Sunday, August 30, 2009

War reporting then and now

I am working on a couple (or more) original columns, but in the meantime came across two items that speak to my interest in how wars are reported. During the current Global War on Terror, (yes, I still call it that, ) there have been a number of first person accounts from military personnel in the sandbox. If you really want to know what is going on, pick up one of the great books available. Of course, we also have the blogs written by boots on the ground. These warrior/writers give us immediate first hand accounts that you will not find in the msm. Because of modern technology, our troops can share what they see, and do, almost as it happens. Wasn't always so. Back in the previous world wars, it would often take weeks for a single handwritten letter from the trenches to reach waiting families on the homefront. Those letters were usually full of blacked out sections, too. Today, we also have independent journalists like Michael Yon sending up-to-the-minute reports which provide insights not found elsewhere. You DO read Michael Yon, don't you?

Over D-Day celebrations recently, the BBC ran an interesting article on a technological breakthrough. Read on:

D-Day: A breakthrough for war reporting

By Vincent Dowd
BBC World Service

'Midget' recording device (copyright: Chris Owen)
The 'midget' recording device was revolutionary for the time

Saturday marks the 65th anniversary of D-Day, the Allied invasion of occupied Europe on June 6 1944.

Unlike earlier in the war, it was the first time that BBC radio was able to broadcast news back to the UK from the beaches and battlefields of Europe.

Hidden away in a BBC storeroom in central London is a remarkable bit of broadcasting history. It looks rather like a 1950s Dansette record player, redesigned by the British army.

In fact it's a so-called 'midget' recording device made by the BBC for use by correspondents in the field during and after the D-Day invasions.

The BBC's Charles Commander, who guards this priceless bit of broadcasting heritage, pulls it out from under a pile of boxes. "What the BBC considered 'portable' in 1944 is remarkable. But compared to what came before, it did give the reporter freedom to move.

The idea was they could take it through the sand-dunes and round the back roads in Normandy. And it worked: we still have the recordings to prove it."..

Go learn more here.

Today, veterans of the GWOT are also writing books about their experiences. Because of the articulate warrior/writers we have in our midst, there has been a whole new genree of war books released. House to House by David Bellavia is one; The Lone Survivor by Marcus Luttrell is another. Both well worth reading.
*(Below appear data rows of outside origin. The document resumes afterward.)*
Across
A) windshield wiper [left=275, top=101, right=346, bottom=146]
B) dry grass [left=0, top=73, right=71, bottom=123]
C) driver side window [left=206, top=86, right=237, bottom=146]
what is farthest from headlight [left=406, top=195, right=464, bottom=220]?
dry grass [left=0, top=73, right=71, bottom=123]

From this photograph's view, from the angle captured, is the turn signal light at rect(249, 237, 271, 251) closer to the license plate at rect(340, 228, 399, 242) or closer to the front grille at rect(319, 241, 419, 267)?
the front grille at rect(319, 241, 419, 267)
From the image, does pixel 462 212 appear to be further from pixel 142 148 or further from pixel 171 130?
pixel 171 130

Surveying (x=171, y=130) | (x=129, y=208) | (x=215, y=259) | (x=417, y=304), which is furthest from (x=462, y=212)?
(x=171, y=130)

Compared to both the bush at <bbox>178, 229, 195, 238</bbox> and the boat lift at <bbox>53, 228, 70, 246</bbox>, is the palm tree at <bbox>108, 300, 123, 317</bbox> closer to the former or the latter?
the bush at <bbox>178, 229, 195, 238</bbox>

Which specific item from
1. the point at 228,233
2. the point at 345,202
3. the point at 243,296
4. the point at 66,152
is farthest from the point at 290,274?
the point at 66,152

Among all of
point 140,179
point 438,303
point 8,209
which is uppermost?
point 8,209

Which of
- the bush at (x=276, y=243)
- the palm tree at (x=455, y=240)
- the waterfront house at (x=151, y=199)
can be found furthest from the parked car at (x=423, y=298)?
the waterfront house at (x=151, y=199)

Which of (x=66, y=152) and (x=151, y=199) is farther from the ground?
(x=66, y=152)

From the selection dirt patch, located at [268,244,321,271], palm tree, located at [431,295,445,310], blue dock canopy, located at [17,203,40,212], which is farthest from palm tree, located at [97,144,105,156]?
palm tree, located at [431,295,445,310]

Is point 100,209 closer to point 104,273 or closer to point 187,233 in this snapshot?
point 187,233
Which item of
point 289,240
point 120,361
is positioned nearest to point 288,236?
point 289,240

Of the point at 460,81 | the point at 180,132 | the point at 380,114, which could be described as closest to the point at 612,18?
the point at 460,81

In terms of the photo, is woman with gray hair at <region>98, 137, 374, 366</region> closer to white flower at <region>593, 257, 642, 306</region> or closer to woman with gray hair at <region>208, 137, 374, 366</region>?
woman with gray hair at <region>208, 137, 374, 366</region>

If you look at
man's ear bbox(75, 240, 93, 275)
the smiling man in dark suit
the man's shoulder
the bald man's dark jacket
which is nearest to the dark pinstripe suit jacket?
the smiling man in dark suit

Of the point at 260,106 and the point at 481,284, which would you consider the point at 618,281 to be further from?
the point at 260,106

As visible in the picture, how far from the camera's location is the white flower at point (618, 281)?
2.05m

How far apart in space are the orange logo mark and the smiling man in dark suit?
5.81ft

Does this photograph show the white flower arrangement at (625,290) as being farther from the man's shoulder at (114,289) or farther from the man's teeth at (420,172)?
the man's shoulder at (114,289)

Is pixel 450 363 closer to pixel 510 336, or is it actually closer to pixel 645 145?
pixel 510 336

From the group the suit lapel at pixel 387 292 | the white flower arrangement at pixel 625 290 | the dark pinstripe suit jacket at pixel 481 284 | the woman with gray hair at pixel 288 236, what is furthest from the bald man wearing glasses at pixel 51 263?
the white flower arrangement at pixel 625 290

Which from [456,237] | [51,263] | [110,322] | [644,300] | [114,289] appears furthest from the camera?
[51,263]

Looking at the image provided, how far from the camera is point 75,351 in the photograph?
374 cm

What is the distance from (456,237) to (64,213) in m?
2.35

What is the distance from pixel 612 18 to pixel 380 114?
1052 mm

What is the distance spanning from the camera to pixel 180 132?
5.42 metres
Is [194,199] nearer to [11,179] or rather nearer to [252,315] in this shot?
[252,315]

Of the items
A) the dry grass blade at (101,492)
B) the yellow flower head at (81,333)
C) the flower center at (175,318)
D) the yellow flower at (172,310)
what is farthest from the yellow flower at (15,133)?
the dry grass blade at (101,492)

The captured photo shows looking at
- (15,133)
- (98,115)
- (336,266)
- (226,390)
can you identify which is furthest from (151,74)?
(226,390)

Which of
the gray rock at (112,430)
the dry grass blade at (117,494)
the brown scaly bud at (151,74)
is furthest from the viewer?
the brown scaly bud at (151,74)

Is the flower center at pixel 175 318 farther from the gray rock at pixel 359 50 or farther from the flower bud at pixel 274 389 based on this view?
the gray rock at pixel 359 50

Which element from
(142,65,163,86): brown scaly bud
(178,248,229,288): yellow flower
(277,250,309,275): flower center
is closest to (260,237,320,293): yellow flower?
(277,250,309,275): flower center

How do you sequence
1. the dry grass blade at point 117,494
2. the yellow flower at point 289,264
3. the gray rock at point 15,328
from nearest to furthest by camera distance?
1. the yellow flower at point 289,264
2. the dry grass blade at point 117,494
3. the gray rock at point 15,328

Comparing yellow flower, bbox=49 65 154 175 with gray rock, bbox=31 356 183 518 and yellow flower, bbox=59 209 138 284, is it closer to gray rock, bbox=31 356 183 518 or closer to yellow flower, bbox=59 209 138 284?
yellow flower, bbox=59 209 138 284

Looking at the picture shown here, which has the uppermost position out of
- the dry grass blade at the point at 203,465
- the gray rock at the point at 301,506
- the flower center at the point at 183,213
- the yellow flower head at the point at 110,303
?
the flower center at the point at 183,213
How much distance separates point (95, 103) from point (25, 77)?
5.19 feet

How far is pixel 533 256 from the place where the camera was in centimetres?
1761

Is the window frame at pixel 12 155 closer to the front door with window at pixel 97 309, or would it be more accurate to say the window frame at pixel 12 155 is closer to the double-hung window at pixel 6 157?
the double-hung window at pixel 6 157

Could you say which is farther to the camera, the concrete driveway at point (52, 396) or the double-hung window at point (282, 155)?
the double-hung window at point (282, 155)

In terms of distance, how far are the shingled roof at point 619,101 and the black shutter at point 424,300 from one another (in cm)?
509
Came across a review of another book yesterday. It appears on a blog I found quite recently. Between the Sandhills and the Sea is another homefront blog, written by a Soldiers' Angel who has a personal connection to the GWOT. The book review?:

"War Reporting for Cowards"

When the destruction was finally over, everyone in the Humvee was shouting. This, I thought, is what the will to live sounds like.'YEAH! YEAH! Oh, YEAH!' we all howled in union like the animals we were. 'Targets destroyed,'said the monotone on the radio.

Book of the week is War Reporting for Cowards by Chris Ayers. I don't usually enjoy Iraq war books by reporters. Most of them take themselves a little too seriously. Ayers, self-deprecating throughout, does not have this problem.

Ayers describes himself as an accidental war reporter. Writing for The Times of London, he makes his name as a business/financial reporter more familiar with stock prices than NBC gear. His first taste of war came when he had the misfortune of living in New York and covering Wall Street at the time of the September 11th attacks. He also was in the right place-if you will- to cover the anthrax attacks when they befell his office building. Hoping to move towards a life of more glamour and less terror, he makes a move to LA to cover the celebrity beat for The Times.

It is from the Hollywood scene this young reporter is picked to cover the war in Iraq. You follow Chris, a man who had never even been camping, to the mud and dust of the Iraqi desert....

There is much more, and you can find that here. Check it out, and yes, bookmark that blog, or connect to the "following" thingamajig...(tech term.)

There is NO excuse for anyone to be uninformed these days; well, unless you choose to stay uninformed, but that's a whole 'nother story.